* _Given task_
Rewrite the stretch from "Then we got" through "a dragon react?" in the car-ride story below, substituting "wand" for "asparagus".

* _Text extract_
# # # # #
Then we got in the car to pick up her sisters and she told me she had a magic asparagus that could turn me into animals (why yes, she does like watching Bluey, how did you guess?) and told me she would turn me into something. I said “as long as I can still drive” so she turned me into a small dragon, small enough to still drive. How would a dragon react?

I put on a voice and held the steering wheel higher with my elbows more up and told her I would collect hubcaps and steal license plates to make myself an armor of all the states and dangle myself with hood ornaments and rear-window jewelry. She told me not to eat someone to get their golden truck but that if I was a nice dragon she would give me a prize. I was nice, nice enough to get a golden truck of my own filled with slithery, clinking, dive-in-able coins. But once I had the prize, I didn’t see why I should keep being nice.

Her sisters got in and told me that autumn is the season of the Phoenix Blessing, when they fly by and turn the trees into colors of flame. It doesn’t work on evergreen trees though, and I told them that was because evergreens are trees of ice, with frozen hearts, that revel in the snow.

So that’s pretty much how it works for me. If I can write these down fast enough, they may end up in a story sometime. Setting bits, character pieces, things I can put on the pantry shelf until I decide whether they’re shaved up as flavor or whole meaty blocks of a developing story. Change, borrow, steal, expand- that’s how you get ideas.
# # # # #
* _Information shown_
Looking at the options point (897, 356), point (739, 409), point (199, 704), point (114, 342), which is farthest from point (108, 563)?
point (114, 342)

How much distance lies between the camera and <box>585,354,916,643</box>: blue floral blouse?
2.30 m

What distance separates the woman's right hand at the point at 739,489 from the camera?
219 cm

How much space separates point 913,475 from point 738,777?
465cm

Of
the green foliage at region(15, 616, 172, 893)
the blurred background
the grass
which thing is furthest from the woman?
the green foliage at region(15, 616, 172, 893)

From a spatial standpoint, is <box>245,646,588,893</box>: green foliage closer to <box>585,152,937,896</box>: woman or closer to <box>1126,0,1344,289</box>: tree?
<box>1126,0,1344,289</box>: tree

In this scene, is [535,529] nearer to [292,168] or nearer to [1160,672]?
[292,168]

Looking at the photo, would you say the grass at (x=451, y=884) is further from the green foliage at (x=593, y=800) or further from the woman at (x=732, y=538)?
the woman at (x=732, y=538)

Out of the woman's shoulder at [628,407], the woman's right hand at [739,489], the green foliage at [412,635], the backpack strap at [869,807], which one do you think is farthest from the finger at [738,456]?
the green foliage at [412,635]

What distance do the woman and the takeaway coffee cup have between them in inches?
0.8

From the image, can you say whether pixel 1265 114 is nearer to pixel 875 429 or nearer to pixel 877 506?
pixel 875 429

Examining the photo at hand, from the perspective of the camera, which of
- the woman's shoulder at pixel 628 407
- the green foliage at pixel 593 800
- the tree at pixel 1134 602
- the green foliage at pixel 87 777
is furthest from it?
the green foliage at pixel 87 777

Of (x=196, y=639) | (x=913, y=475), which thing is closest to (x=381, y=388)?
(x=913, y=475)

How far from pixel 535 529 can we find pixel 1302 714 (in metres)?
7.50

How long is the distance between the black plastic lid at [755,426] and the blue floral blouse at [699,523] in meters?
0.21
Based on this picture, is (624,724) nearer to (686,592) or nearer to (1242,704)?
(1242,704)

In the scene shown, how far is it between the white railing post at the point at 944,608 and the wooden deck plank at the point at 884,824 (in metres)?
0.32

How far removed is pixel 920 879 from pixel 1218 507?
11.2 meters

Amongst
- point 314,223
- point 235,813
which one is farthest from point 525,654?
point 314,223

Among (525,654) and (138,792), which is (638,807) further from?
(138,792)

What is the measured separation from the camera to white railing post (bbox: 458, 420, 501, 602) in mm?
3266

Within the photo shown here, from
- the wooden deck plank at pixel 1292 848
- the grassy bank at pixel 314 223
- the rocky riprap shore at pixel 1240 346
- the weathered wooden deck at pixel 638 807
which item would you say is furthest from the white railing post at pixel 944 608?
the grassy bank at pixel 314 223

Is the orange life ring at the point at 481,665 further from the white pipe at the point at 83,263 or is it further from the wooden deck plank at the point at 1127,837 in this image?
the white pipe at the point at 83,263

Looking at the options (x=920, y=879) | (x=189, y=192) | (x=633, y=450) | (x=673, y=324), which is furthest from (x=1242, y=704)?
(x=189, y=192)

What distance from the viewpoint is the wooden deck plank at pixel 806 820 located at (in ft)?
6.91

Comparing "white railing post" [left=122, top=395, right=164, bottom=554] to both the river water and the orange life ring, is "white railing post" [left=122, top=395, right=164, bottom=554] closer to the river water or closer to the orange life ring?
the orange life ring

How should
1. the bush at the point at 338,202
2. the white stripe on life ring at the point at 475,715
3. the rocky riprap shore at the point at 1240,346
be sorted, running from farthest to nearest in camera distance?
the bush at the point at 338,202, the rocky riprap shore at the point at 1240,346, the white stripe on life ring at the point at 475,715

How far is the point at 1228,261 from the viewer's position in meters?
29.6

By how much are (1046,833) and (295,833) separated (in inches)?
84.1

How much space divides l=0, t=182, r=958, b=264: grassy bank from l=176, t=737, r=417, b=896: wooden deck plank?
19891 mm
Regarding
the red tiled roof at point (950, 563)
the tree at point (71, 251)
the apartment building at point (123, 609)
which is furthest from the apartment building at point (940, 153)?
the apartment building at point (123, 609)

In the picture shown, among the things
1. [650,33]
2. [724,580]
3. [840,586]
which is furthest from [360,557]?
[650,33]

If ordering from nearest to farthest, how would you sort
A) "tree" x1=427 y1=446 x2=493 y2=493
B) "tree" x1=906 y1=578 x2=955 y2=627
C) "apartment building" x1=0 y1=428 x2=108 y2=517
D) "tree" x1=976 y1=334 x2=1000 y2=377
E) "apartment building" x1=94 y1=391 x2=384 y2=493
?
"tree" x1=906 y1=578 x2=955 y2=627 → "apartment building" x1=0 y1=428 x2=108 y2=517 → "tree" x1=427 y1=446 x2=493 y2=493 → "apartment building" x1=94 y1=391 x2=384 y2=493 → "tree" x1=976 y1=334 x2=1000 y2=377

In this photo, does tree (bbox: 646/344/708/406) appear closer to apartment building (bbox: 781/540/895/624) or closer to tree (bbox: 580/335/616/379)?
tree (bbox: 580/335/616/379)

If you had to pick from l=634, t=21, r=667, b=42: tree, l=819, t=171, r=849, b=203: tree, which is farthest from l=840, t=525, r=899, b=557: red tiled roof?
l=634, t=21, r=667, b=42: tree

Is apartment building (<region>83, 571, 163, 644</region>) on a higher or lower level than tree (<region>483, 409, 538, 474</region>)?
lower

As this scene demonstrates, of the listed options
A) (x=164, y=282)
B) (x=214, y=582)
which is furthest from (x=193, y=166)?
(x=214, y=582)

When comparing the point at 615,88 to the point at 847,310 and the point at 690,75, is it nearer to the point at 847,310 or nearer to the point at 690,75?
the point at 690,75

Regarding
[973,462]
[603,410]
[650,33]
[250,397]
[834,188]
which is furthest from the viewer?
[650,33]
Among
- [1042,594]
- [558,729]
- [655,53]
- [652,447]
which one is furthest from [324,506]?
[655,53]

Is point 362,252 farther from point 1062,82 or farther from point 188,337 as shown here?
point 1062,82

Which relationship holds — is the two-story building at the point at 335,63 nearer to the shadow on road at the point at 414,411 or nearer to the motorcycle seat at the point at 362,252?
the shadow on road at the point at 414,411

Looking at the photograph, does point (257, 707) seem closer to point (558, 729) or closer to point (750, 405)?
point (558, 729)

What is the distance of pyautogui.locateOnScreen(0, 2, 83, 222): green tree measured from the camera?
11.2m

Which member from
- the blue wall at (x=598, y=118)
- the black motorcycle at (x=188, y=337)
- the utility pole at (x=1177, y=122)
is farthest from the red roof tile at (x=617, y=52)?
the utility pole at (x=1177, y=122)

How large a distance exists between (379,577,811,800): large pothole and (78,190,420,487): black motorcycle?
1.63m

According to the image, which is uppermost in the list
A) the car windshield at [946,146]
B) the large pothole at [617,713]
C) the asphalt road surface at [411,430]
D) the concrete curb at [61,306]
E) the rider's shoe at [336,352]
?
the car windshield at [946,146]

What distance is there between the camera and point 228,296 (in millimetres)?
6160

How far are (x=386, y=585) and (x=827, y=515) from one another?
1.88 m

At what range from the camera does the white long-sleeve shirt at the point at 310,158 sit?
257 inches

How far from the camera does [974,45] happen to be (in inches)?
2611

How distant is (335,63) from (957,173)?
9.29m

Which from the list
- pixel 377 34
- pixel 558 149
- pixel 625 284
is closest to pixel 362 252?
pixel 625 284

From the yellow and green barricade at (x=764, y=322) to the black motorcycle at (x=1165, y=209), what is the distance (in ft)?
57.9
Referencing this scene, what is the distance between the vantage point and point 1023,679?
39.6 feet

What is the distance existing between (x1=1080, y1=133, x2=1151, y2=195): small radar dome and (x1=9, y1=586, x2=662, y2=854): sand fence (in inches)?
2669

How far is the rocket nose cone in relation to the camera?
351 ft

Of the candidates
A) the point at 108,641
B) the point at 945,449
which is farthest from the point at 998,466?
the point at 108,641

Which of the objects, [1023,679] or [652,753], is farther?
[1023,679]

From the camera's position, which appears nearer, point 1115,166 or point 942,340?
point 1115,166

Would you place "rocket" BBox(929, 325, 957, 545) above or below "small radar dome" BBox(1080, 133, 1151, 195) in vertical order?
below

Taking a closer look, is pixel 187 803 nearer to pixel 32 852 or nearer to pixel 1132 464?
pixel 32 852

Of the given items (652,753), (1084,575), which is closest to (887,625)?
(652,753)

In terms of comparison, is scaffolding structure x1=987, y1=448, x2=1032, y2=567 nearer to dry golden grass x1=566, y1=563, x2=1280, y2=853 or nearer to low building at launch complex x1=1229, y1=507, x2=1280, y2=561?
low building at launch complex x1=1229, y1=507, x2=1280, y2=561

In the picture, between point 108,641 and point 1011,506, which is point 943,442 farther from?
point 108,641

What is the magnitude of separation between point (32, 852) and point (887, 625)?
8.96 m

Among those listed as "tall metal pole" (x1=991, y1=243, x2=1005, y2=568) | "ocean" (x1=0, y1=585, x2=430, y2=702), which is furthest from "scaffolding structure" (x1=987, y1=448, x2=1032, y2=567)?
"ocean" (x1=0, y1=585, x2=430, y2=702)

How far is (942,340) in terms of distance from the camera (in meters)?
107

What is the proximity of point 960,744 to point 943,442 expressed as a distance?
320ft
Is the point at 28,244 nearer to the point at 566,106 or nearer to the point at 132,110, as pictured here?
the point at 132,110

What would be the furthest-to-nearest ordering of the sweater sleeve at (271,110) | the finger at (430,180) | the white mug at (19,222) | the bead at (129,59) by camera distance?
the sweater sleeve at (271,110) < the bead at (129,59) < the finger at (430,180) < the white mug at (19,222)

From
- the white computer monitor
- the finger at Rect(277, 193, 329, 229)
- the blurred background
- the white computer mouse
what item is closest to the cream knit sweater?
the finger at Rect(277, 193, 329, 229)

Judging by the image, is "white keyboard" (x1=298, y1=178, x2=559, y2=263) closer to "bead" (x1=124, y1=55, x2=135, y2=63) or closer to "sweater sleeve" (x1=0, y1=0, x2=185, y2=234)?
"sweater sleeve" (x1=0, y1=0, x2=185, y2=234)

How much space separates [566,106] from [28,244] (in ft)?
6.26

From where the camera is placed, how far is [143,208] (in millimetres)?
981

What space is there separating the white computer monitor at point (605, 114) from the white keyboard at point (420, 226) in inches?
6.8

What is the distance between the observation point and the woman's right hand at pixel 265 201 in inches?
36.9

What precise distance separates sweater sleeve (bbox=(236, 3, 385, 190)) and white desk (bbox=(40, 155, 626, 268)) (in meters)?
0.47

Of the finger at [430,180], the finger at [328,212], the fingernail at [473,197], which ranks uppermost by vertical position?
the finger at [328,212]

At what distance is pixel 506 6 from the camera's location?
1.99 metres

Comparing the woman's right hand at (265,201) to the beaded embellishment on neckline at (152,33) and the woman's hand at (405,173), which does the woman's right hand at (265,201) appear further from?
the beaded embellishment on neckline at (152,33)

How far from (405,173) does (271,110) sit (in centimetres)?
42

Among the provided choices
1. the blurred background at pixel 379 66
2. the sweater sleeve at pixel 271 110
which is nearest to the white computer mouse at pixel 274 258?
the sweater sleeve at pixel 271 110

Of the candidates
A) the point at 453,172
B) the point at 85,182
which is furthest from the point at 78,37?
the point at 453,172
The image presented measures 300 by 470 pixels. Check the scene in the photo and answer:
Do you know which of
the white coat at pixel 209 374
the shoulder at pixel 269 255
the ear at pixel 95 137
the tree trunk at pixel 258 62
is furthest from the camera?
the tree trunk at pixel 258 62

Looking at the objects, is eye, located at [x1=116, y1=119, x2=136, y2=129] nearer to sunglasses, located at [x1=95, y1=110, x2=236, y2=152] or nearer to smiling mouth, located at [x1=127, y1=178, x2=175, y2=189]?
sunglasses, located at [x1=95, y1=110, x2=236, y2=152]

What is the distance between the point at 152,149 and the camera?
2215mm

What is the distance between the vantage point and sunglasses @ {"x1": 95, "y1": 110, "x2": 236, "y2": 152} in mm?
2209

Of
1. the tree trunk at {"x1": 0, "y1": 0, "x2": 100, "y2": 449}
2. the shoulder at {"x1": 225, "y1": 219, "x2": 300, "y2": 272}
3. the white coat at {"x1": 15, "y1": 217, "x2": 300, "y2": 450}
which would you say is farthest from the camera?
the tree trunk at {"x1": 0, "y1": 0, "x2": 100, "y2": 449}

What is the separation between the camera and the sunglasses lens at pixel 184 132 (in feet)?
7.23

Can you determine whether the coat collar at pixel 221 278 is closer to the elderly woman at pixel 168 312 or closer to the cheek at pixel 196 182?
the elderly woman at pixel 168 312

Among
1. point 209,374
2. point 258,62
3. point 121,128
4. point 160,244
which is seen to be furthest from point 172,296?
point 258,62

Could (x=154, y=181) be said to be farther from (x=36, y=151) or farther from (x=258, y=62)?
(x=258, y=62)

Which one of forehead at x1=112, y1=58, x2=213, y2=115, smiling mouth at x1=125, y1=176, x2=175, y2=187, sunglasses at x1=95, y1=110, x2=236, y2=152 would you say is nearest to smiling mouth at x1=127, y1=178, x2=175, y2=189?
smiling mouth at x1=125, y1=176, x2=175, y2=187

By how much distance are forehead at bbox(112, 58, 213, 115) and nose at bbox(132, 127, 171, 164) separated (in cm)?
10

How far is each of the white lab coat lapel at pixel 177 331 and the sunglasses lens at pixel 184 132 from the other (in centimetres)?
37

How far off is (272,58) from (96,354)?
# # # # #
* _Task answer_
Then we got in the car to pick up her sisters and she told me she had a magic wand that could turn me into animals (why yes, she does like watching Bluey, how did you guess?) and told me she would turn me into something. I said “as long as I can still drive” so she turned me into a small dragon, small enough to still drive. How would a dragon react?